As the challenge of authoritarian disinformation on the internet has become more salient, a community of researchers and technologists has formed to assess the problem and craft solutions. Various techniques for social media analysis have shed light on the issue from various angles. Learning from the fight against online extremism, policymakers and civil society are beginning to apply past lessons to digital disinformation.

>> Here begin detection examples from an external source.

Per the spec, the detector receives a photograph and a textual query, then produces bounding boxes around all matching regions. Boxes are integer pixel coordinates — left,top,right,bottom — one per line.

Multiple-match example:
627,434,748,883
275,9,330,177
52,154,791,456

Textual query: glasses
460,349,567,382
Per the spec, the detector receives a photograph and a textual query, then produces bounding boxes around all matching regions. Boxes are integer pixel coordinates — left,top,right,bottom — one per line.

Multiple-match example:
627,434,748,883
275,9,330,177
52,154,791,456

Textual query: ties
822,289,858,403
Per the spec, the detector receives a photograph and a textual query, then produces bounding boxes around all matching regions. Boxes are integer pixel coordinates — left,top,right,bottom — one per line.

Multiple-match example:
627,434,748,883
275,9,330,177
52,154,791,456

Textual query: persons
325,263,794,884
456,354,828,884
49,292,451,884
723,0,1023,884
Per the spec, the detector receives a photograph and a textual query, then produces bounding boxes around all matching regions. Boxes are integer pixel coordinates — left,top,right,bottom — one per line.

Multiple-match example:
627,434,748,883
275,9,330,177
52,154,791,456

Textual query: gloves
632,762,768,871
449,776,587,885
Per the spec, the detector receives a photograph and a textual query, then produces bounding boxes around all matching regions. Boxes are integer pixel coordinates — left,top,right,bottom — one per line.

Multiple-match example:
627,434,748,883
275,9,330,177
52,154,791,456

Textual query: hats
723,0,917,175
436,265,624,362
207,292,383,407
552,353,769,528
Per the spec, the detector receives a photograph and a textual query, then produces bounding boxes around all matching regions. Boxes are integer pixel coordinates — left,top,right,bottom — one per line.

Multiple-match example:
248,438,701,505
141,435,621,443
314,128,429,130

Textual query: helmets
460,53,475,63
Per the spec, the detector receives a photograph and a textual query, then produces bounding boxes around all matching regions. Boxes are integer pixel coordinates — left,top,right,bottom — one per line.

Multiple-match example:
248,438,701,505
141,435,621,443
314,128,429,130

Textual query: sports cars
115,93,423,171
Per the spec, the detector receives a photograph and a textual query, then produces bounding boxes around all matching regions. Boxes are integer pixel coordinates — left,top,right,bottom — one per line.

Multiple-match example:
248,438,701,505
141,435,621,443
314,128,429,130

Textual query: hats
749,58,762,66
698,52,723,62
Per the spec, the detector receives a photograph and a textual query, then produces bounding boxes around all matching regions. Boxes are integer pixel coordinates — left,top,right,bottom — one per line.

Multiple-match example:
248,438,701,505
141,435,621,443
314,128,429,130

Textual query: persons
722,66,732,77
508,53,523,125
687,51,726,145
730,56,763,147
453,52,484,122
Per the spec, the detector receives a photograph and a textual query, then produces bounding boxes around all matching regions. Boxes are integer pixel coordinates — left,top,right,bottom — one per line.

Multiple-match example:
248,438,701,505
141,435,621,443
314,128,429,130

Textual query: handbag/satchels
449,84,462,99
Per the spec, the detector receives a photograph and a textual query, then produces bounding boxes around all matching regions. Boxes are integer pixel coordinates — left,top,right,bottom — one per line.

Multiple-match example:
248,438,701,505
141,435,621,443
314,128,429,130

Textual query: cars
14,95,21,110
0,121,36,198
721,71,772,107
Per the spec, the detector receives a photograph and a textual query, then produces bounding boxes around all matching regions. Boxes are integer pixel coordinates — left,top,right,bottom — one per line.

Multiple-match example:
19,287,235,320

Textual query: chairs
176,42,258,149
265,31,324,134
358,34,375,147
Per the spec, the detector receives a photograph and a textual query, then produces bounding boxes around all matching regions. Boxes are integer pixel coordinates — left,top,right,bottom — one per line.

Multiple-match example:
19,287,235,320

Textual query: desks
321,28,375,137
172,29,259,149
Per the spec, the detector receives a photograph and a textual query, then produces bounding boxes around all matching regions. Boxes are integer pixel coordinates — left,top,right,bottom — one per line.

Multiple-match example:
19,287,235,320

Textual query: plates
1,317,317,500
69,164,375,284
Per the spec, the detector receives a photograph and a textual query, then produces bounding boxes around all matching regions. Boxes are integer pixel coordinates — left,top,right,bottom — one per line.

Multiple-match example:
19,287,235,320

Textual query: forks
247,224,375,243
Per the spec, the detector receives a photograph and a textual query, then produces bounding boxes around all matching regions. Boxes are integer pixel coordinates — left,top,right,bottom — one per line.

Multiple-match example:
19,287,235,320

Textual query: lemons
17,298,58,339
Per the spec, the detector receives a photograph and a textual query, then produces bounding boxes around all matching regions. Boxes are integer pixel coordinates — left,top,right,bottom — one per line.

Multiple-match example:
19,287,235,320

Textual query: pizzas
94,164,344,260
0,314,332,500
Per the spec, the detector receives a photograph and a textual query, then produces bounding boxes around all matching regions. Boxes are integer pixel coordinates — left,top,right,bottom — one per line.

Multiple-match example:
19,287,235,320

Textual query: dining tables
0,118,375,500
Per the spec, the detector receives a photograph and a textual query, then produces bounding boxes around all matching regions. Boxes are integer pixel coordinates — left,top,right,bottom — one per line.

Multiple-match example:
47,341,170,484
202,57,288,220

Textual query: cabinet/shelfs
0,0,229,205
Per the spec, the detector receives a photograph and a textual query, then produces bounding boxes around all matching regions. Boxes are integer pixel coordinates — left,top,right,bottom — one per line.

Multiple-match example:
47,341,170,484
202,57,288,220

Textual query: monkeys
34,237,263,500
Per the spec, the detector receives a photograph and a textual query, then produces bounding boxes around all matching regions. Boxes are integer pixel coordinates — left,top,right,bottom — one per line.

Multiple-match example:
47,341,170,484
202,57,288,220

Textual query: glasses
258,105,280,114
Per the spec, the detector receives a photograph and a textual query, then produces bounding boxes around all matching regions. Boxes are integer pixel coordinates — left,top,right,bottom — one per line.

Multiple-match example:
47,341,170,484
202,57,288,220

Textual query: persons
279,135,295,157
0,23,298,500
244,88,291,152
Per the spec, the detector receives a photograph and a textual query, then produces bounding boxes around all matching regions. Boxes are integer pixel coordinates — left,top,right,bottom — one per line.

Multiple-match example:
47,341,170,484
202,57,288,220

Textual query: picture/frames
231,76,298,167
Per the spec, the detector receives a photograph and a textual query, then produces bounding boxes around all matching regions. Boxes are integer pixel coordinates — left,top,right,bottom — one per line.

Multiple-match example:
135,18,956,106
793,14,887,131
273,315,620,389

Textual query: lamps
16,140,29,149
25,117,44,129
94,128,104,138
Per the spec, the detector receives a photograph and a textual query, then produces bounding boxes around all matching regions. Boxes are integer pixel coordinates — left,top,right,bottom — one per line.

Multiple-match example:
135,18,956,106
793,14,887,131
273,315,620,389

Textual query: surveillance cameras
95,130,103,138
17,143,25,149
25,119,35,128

Dean Jackson of the International Forum for Democratic Studies spoke with Jonathon Morgan about his work on understanding ISIS’s Twitter following, the best ways to study the spread of Russian disinformation on social media, and how civil society and technologists can combine with other stakeholders to preserve the online public sphere. (This interview has been condensed and edited for clarity. The views and opinions expressed here do not necessarily reflect those of the National Endowment for Democracy.)


 

Dean Jackson: I wanted to start out by asking you about a March 2017 piece you wrote for Data for Democracy, an online community of civic tech activists you created in late 2016. In that piece, you discuss Russian amplification of online purveyors of disinformation, extremist far-right internet communities, and even secessionist movements.  How would you describe, in broad strokes, the relationship between Russian information operations and extremist far-right online activity? 

Jonathon Morgan: I think the interests of the extremist far-right and the Russian state can be opportunistically aligned. From the Russian perspective, their overarching strategy seems to be selling discord, finding vulnerabilities, finding existing discord, finding small pockets of real polarization, amplifying them, and pushing on pressure points and then seeing what breaks. We see a lot of ideas in extremist far-right communities in less moderated parts of the internet that bubble up in these little meme factories before transitioning into more mainstream spaces where they’re ultimately amplified by likely state-driven networks with a high degree of automation. That level of automation and that level of sophistication is usually the thing that signals that there’s somebody grown-up in the room and somebody with more resources to bring to bear, which is more in state-actor territory.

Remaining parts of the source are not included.